Dia menambahkan, saat ini tidak bisa lagi mengelabui publik karena ada rekam jejak dan data yang mengungkap dan berbicara.
“Bahkan swasembada era Soeharto pun sebenarnya kita masih ada impor sebesar 10 persen, tapi itu sudah memenuhi ketetapan swasembada FAO,” lanjutnya.
Bahkan, katanya, di era Mentan SYL produksi beras terus mengalami penurunan di banding era Andi Andi Amran.
“Bukan membandingkan tapi begitulah realitasnya. Jadi seharusnya kita tidak menafikan hasil kerja orang lain. Karena setiap tahapan kerja pastilah berkesinambungan,” ujarnya.
Sementara itu, mantan Stafsus Mentan Amran, Sukriansyah S. Latief menandaskan bahwa di zaman Mentan Amran tidak pernah terjadi kericuhan terkait mewabahnya penyakit kuku dan mulut (PMK). “Memang penyakit itu ada tapi segera tertangani dengan cepat,” ujarnya.
Di era Mentan Andi Amran, tambah Uki, panggilan akrab Sukriansyah, tidak pernah terjadi kelangkaan minyak goreng. Setelah Andi Amran tidak menjabat, masalah PMK dan kelangkaan minyak goreng terjadi. “Walau begitu, Pak Amran senantiasa tidak mau berkomentar terkait Kementan. Itu karena loyatitas penuh Pak Amran terhadap Presiden Jokowi,” ujarnya. Bahkan Andi Amran pernah bercerita bahwa Jokowi luar biasa, beliau sederhana dan tidak pernah menitip apapun untuk kepentingan pribadi beliau. Amran sangat kagum.
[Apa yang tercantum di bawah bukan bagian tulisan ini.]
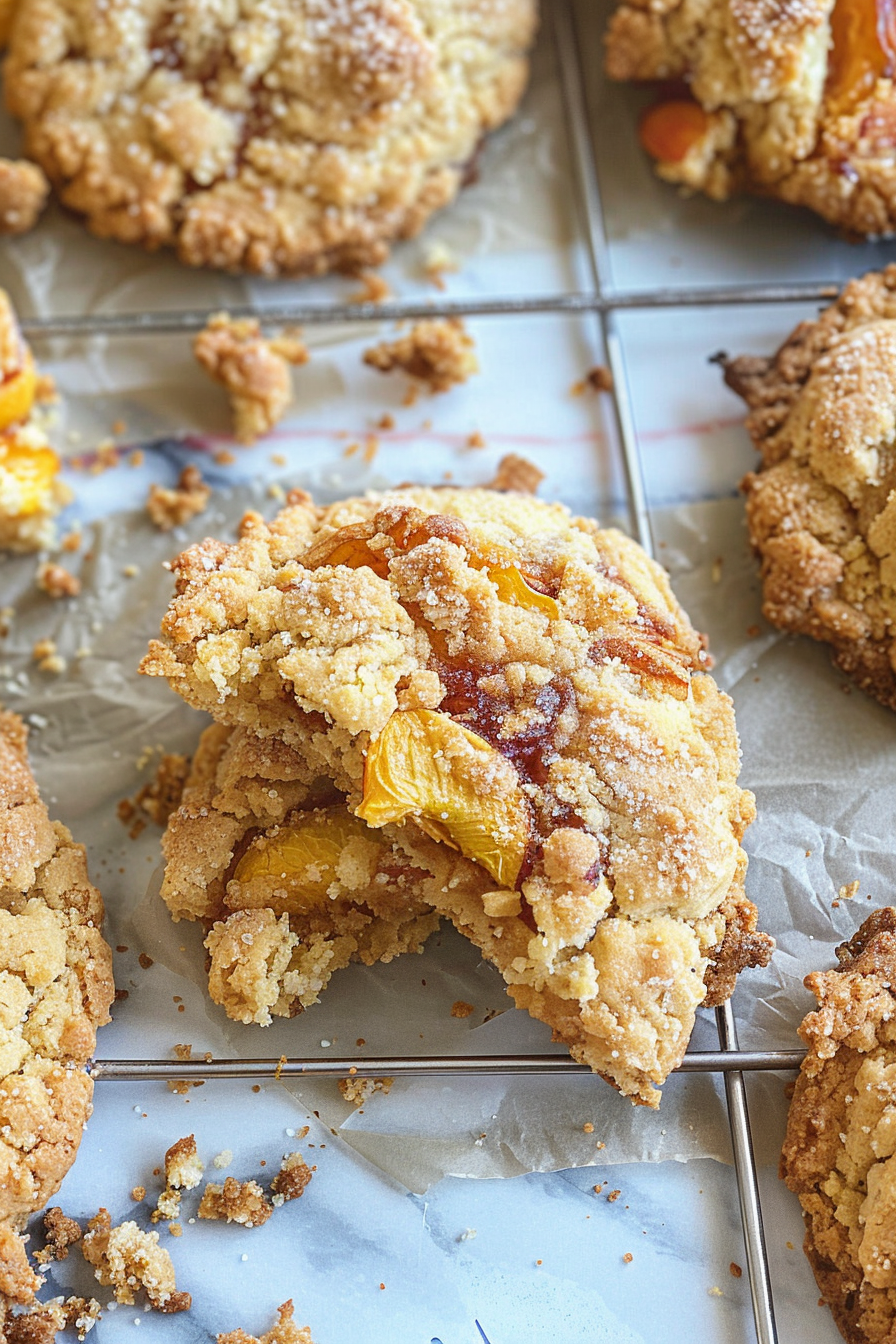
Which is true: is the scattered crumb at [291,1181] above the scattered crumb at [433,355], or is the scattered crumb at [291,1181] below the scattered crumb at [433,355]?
below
Terkait wabah penyakit PMK ini, diketahui, Dalam rapat kerja Komisi IV DPR dan Kementerian Pertanian, pada Kamis (2/6/2022) lalu, para anggota DPR menghujani pihak kementerian dengan kritik atas kunjungan yang mereka lakukan ke Brasil untuk berdiskusi dengan Brasil mengenai penyakit mulut dan kuku (PMK), yang kini menyerang sejumlah besar hewan ternak di Indonesia.
DPR menilai sebagai sebuah langkah yang sia-sia mengingat negara di Amerika Selatan tersebut belum terbebas dari PMK. DPR juga mengkritik keras keputusan untuk mengimpor satu juta dosis vaksin, karena populasi ternak yang ada di dalam negeri mencapai puluhan juta. Satu juta vaksin, kata Ketua Komisi IV Sudin, bahkan tidak cukup untuk diberikan kepada sapi di Jawa Timur saja, belum untuk daerah lain.
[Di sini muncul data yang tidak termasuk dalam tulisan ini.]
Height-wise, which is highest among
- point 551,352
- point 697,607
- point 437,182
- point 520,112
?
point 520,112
“Sudahlah, kita bilang bencana nasional, lapor ke presiden, lapor ke Bappenas, lapor menteri keuangan. Bagaimana yang sudah kena kita musnahkan. Setiap hari ada yang kena, dan terus bertambah. Yang namanya sapi perah itu sudah anjlok produksinya hampir 50 persen,” papar Ketua Komisi IV, Sudin.
Diketahui, upaya pencapaian swasembada merupakan langkah simultan yang dilakukan Kementan di era Andi Amran. Kementan di tahun 2015 telah merehabilitasi jaringan irigasi tersier lebih dari 2,4 juta hektare, menyediakan lebih dari 80 ribu unit traktor dan benih padi 2,7 juta hektare, melakukan mekanisasi produksi serta menjaga stok pupuk subsidi yang memadai bagi petani.
Pembangunan pertanian juga tidak hanya mengurus beras akan tetapi sektor pertanian lain yang memiliki 460 komoditas dan harus dijaga siang malam. Menariknya, ekspor komoditas pertanian 2018 melejit hingga 29,7 persen.
Kementan terus mendorong transformasi pertanian dari pertanian tradisional ke pertanian modern. Dengan modernisasi target peningkatan produksi hasil pertanian menjadi lebih visibel untuk diwujudkan.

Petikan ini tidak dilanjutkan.